--- START ---

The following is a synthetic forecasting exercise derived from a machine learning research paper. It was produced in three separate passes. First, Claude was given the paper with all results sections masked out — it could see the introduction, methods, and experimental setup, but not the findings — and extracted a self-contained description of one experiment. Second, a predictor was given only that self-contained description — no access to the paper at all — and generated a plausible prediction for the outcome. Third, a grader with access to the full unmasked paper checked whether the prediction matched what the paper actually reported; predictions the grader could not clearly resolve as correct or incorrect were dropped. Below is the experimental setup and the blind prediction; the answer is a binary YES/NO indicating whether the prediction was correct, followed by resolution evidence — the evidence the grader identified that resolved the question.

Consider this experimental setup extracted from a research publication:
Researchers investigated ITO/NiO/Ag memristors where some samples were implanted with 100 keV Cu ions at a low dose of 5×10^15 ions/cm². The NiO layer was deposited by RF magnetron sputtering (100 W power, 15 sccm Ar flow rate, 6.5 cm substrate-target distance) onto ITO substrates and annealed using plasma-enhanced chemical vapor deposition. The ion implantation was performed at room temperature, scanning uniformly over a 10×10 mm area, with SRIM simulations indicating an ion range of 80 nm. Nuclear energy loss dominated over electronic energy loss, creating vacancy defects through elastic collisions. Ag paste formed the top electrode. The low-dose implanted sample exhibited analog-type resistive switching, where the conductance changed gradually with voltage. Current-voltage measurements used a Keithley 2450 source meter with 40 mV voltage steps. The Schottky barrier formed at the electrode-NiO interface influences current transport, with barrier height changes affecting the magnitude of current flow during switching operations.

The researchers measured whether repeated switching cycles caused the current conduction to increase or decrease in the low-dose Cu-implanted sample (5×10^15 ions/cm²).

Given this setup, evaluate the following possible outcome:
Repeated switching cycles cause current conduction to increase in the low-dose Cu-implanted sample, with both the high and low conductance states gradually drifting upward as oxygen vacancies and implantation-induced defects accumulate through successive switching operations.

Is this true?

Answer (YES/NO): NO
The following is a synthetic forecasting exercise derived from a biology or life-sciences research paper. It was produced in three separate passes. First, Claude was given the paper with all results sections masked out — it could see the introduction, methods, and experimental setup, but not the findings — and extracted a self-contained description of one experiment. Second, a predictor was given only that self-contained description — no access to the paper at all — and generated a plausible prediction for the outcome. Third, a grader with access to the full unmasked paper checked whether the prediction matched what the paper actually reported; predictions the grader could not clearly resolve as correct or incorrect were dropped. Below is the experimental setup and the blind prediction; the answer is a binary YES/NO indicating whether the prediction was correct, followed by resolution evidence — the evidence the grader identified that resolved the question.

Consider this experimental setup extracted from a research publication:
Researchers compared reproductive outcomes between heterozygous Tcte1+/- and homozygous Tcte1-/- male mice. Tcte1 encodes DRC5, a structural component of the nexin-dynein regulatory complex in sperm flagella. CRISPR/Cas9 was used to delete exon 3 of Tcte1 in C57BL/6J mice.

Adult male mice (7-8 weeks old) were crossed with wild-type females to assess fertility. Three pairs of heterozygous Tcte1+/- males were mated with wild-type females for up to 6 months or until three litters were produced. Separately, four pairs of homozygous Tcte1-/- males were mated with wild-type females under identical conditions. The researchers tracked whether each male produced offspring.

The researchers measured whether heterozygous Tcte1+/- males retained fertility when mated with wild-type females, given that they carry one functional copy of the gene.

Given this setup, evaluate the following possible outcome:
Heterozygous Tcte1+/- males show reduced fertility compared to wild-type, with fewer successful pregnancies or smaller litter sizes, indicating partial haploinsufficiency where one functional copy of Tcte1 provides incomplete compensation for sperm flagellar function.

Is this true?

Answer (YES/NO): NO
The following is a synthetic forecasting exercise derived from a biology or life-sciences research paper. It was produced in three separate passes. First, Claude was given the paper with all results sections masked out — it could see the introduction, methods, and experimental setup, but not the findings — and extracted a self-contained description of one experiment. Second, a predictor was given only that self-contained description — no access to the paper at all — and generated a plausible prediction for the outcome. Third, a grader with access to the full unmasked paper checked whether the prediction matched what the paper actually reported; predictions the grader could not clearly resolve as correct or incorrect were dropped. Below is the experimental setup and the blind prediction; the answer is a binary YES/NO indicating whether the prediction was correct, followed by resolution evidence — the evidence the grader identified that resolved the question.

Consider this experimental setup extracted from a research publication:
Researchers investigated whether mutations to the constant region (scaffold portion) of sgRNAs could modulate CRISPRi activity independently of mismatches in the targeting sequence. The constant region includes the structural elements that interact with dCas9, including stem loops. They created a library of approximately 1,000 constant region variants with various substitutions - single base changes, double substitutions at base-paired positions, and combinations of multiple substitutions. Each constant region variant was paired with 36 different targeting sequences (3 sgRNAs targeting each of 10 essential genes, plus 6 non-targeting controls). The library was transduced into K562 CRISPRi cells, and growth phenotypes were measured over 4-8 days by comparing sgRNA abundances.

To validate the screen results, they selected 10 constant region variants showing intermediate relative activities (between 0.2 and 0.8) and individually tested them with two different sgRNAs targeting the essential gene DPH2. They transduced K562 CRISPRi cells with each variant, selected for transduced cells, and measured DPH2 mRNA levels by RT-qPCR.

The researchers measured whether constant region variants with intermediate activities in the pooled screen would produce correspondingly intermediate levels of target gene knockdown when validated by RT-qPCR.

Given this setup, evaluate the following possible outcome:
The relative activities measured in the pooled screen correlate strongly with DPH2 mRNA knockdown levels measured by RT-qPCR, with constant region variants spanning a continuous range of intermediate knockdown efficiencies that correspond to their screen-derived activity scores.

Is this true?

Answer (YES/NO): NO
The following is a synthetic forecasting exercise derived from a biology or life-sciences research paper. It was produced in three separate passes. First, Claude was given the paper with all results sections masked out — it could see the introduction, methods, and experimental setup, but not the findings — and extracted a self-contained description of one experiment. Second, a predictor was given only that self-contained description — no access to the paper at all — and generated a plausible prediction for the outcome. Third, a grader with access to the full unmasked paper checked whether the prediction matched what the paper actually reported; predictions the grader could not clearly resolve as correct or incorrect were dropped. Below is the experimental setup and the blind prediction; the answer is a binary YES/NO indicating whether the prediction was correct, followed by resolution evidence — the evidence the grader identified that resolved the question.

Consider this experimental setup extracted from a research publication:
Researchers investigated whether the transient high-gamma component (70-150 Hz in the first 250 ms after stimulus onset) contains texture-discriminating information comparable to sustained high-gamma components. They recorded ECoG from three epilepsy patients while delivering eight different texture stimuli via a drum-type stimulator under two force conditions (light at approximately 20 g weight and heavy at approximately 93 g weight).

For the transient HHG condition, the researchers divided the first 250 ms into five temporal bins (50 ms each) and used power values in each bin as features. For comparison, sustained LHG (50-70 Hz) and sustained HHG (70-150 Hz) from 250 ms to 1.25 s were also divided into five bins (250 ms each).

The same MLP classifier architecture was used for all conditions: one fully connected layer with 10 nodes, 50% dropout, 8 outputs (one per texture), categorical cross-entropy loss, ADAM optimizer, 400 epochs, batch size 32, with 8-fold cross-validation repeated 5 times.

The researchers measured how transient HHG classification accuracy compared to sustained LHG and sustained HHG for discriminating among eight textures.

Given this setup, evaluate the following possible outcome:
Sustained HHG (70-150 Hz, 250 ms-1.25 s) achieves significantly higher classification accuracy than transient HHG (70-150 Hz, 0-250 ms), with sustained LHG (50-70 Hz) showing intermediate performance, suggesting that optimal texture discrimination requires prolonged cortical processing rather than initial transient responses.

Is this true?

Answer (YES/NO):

--- END ---

ABOUT THIS EXERCISE: The material must be written out again in full and without changes.

COMPLETED EXERCISE:
The following is a synthetic forecasting exercise derived from a machine learning research paper. It was produced in three separate passes. First, Claude was given the paper with all results sections masked out — it could see the introduction, methods, and experimental setup, but not the findings — and extracted a self-contained description of one experiment. Second, a predictor was given only that self-contained description — no access to the paper at all — and generated a plausible prediction for the outcome. Third, a grader with access to the full unmasked paper checked whether the prediction matched what the paper actually reported; predictions the grader could not clearly resolve as correct or incorrect were dropped. Below is the experimental setup and the blind prediction; the answer is a binary YES/NO indicating whether the prediction was correct, followed by resolution evidence — the evidence the grader identified that resolved the question.

Consider this experimental setup extracted from a research publication:
Researchers investigated ITO/NiO/Ag memristors where some samples were implanted with 100 keV Cu ions at a low dose of 5×10^15 ions/cm². The NiO layer was deposited by RF magnetron sputtering (100 W power, 15 sccm Ar flow rate, 6.5 cm substrate-target distance) onto ITO substrates and annealed using plasma-enhanced chemical vapor deposition. The ion implantation was performed at room temperature, scanning uniformly over a 10×10 mm area, with SRIM simulations indicating an ion range of 80 nm. Nuclear energy loss dominated over electronic energy loss, creating vacancy defects through elastic collisions. Ag paste formed the top electrode. The low-dose implanted sample exhibited analog-type resistive switching, where the conductance changed gradually with voltage. Current-voltage measurements used a Keithley 2450 source meter with 40 mV voltage steps. The Schottky barrier formed at the electrode-NiO interface influences current transport, with barrier height changes affecting the magnitude of current flow during switching operations.

The researchers measured whether repeated switching cycles caused the current conduction to increase or decrease in the low-dose Cu-implanted sample (5×10^15 ions/cm²).

Given this setup, evaluate the following possible outcome:
Repeated switching cycles cause current conduction to increase in the low-dose Cu-implanted sample, with both the high and low conductance states gradually drifting upward as oxygen vacancies and implantation-induced defects accumulate through successive switching operations.

Is this true?

Answer (YES/NO): NO
The following is a synthetic forecasting exercise derived from a biology or life-sciences research paper. It was produced in three separate passes. First, Claude was given the paper with all results sections masked out — it could see the introduction, methods, and experimental setup, but not the findings — and extracted a self-contained description of one experiment. Second, a predictor was given only that self-contained description — no access to the paper at all — and generated a plausible prediction for the outcome. Third, a grader with access to the full unmasked paper checked whether the prediction matched what the paper actually reported; predictions the grader could not clearly resolve as correct or incorrect were dropped. Below is the experimental setup and the blind prediction; the answer is a binary YES/NO indicating whether the prediction was correct, followed by resolution evidence — the evidence the grader identified that resolved the question.

Consider this experimental setup extracted from a research publication:
Researchers compared reproductive outcomes between heterozygous Tcte1+/- and homozygous Tcte1-/- male mice. Tcte1 encodes DRC5, a structural component of the nexin-dynein regulatory complex in sperm flagella. CRISPR/Cas9 was used to delete exon 3 of Tcte1 in C57BL/6J mice.

Adult male mice (7-8 weeks old) were crossed with wild-type females to assess fertility. Three pairs of heterozygous Tcte1+/- males were mated with wild-type females for up to 6 months or until three litters were produced. Separately, four pairs of homozygous Tcte1-/- males were mated with wild-type females under identical conditions. The researchers tracked whether each male produced offspring.

The researchers measured whether heterozygous Tcte1+/- males retained fertility when mated with wild-type females, given that they carry one functional copy of the gene.

Given this setup, evaluate the following possible outcome:
Heterozygous Tcte1+/- males show reduced fertility compared to wild-type, with fewer successful pregnancies or smaller litter sizes, indicating partial haploinsufficiency where one functional copy of Tcte1 provides incomplete compensation for sperm flagellar function.

Is this true?

Answer (YES/NO): NO
The following is a synthetic forecasting exercise derived from a biology or life-sciences research paper. It was produced in three separate passes. First, Claude was given the paper with all results sections masked out — it could see the introduction, methods, and experimental setup, but not the findings — and extracted a self-contained description of one experiment. Second, a predictor was given only that self-contained description — no access to the paper at all — and generated a plausible prediction for the outcome. Third, a grader with access to the full unmasked paper checked whether the prediction matched what the paper actually reported; predictions the grader could not clearly resolve as correct or incorrect were dropped. Below is the experimental setup and the blind prediction; the answer is a binary YES/NO indicating whether the prediction was correct, followed by resolution evidence — the evidence the grader identified that resolved the question.

Consider this experimental setup extracted from a research publication:
Researchers investigated whether mutations to the constant region (scaffold portion) of sgRNAs could modulate CRISPRi activity independently of mismatches in the targeting sequence. The constant region includes the structural elements that interact with dCas9, including stem loops. They created a library of approximately 1,000 constant region variants with various substitutions - single base changes, double substitutions at base-paired positions, and combinations of multiple substitutions. Each constant region variant was paired with 36 different targeting sequences (3 sgRNAs targeting each of 10 essential genes, plus 6 non-targeting controls). The library was transduced into K562 CRISPRi cells, and growth phenotypes were measured over 4-8 days by comparing sgRNA abundances.

To validate the screen results, they selected 10 constant region variants showing intermediate relative activities (between 0.2 and 0.8) and individually tested them with two different sgRNAs targeting the essential gene DPH2. They transduced K562 CRISPRi cells with each variant, selected for transduced cells, and measured DPH2 mRNA levels by RT-qPCR.

The researchers measured whether constant region variants with intermediate activities in the pooled screen would produce correspondingly intermediate levels of target gene knockdown when validated by RT-qPCR.

Given this setup, evaluate the following possible outcome:
The relative activities measured in the pooled screen correlate strongly with DPH2 mRNA knockdown levels measured by RT-qPCR, with constant region variants spanning a continuous range of intermediate knockdown efficiencies that correspond to their screen-derived activity scores.

Is this true?

Answer (YES/NO): NO
The following is a synthetic forecasting exercise derived from a biology or life-sciences research paper. It was produced in three separate passes. First, Claude was given the paper with all results sections masked out — it could see the introduction, methods, and experimental setup, but not the findings — and extracted a self-contained description of one experiment. Second, a predictor was given only that self-contained description — no access to the paper at all — and generated a plausible prediction for the outcome. Third, a grader with access to the full unmasked paper checked whether the prediction matched what the paper actually reported; predictions the grader could not clearly resolve as correct or incorrect were dropped. Below is the experimental setup and the blind prediction; the answer is a binary YES/NO indicating whether the prediction was correct, followed by resolution evidence — the evidence the grader identified that resolved the question.

Consider this experimental setup extracted from a research publication:
Researchers investigated whether the transient high-gamma component (70-150 Hz in the first 250 ms after stimulus onset) contains texture-discriminating information comparable to sustained high-gamma components. They recorded ECoG from three epilepsy patients while delivering eight different texture stimuli via a drum-type stimulator under two force conditions (light at approximately 20 g weight and heavy at approximately 93 g weight).

For the transient HHG condition, the researchers divided the first 250 ms into five temporal bins (50 ms each) and used power values in each bin as features. For comparison, sustained LHG (50-70 Hz) and sustained HHG (70-150 Hz) from 250 ms to 1.25 s were also divided into five bins (250 ms each).

The same MLP classifier architecture was used for all conditions: one fully connected layer with 10 nodes, 50% dropout, 8 outputs (one per texture), categorical cross-entropy loss, ADAM optimizer, 400 epochs, batch size 32, with 8-fold cross-validation repeated 5 times.

The researchers measured how transient HHG classification accuracy compared to sustained LHG and sustained HHG for discriminating among eight textures.

Given this setup, evaluate the following possible outcome:
Sustained HHG (70-150 Hz, 250 ms-1.25 s) achieves significantly higher classification accuracy than transient HHG (70-150 Hz, 0-250 ms), with sustained LHG (50-70 Hz) showing intermediate performance, suggesting that optimal texture discrimination requires prolonged cortical processing rather than initial transient responses.

Is this true?

Answer (YES/NO):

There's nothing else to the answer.